§ **Directions for this task**:
Two lines mark the range in the entries below: the one holding "On troi: Sau" and the one holding "Cadbury Sweetness Tray: Gift Hampers". Set down those two and all lines between them, exactly.

§ **The records**:
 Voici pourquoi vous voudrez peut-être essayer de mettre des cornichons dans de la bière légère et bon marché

==

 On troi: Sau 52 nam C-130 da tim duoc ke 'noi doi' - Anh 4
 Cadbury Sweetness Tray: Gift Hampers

§ **Solution to the exercise**:
 On troi: Sau 52 nam C-130 da tim duoc ke 'noi doi' - Anh 4
 Cadbury Sweetness Tray: Gift Hampers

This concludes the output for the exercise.